Use Redis, Not Memory
The default rate limiter stores counts in memory. That breaks if you have multiple server instances or if your server restarts.
I switched to Redis. Now rate limit data persists and works across instances.
import RedisStore from 'rate-limit-redis';
const limiter = rateLimit({
store: new RedisStore({
sendCommand: (...args) => redis.call(...args),
}),
windowMs: 15 * 60 * 1000,
max: 5,
});Different Limits for Different Endpoints
Not everything needs the same limits.
- Login: 5 attempts / 15 min (strict, security-critical)

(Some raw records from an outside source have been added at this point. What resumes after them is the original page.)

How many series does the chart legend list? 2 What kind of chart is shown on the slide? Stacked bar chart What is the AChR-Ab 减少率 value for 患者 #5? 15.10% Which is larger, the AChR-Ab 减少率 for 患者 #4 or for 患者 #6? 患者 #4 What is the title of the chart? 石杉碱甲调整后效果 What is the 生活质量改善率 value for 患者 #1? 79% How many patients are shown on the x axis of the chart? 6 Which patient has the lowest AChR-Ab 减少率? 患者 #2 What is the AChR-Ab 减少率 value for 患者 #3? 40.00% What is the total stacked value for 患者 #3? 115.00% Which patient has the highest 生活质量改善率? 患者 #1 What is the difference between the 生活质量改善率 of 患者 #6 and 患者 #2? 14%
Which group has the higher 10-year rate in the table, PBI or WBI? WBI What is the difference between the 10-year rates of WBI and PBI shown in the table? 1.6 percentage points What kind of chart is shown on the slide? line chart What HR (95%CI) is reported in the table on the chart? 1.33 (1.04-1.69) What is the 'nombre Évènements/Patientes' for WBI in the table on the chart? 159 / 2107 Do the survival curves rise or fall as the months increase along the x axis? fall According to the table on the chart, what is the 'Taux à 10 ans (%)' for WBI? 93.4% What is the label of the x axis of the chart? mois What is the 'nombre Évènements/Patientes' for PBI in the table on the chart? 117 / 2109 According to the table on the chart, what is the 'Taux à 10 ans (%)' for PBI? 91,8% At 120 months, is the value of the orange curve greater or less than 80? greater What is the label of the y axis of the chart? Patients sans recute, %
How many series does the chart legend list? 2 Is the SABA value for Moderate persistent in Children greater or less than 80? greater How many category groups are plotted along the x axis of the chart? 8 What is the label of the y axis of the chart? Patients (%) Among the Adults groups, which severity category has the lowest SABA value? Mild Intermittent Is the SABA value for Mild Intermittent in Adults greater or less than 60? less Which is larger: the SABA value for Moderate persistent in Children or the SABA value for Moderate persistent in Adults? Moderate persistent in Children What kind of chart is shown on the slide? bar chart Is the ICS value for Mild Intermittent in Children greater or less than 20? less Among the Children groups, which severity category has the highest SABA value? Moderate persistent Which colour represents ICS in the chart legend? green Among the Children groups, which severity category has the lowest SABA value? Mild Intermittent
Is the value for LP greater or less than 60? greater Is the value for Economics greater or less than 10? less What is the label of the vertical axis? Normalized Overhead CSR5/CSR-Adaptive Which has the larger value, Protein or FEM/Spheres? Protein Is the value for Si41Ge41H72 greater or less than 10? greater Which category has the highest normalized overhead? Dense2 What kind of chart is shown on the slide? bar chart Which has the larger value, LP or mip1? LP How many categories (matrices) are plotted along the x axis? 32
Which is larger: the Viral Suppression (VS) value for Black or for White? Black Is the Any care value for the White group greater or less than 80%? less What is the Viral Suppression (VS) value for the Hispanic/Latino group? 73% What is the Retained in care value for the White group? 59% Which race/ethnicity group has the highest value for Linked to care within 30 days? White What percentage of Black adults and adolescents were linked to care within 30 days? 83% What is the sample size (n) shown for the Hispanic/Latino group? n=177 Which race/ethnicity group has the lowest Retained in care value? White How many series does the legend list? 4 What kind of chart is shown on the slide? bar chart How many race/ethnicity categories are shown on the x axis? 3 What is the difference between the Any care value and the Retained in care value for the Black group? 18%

- 2FA verification: 5 attempts / 15 min (same reason)
- Password reset: 3 attempts / hour (prevent email spam)
- Read-only endpoints: 60 requests / minute (more lenient)
The pattern I follow: anything that could be abused for brute force or spam gets strict limits. Read operations get normal limits.
What I'd Add in Production
User-based rate limiting. IP-based is fine for learning, but multiple users behind the same NAT share an IP. In production, I'd track by user ID for authenticated endpoints.
Adaptive limits. If someone hits rate limits repeatedly, their limits should get stricter. If an IP gets blocked 10 times in a day, maybe blacklist it.
Monitoring. I should have added logging from the start. Knowing how often rate limits are hit tells you if your limits are too strict or if you're under attack.
The CSRF Part
I also added CSRF protection while I was thinking about security. For any state-changing endpoint (POST, PUT, DELETE), the frontend needs to include a CSRF token.
This prevents attacks where a malicious site tricks your browser into making requests to my API.
I used the csurf middleware. It's a few lines of setup, but it's one of those things that's easy to forget until it's too late.
Most of my security code in Aegis2FA is boring. That's probably a good sign.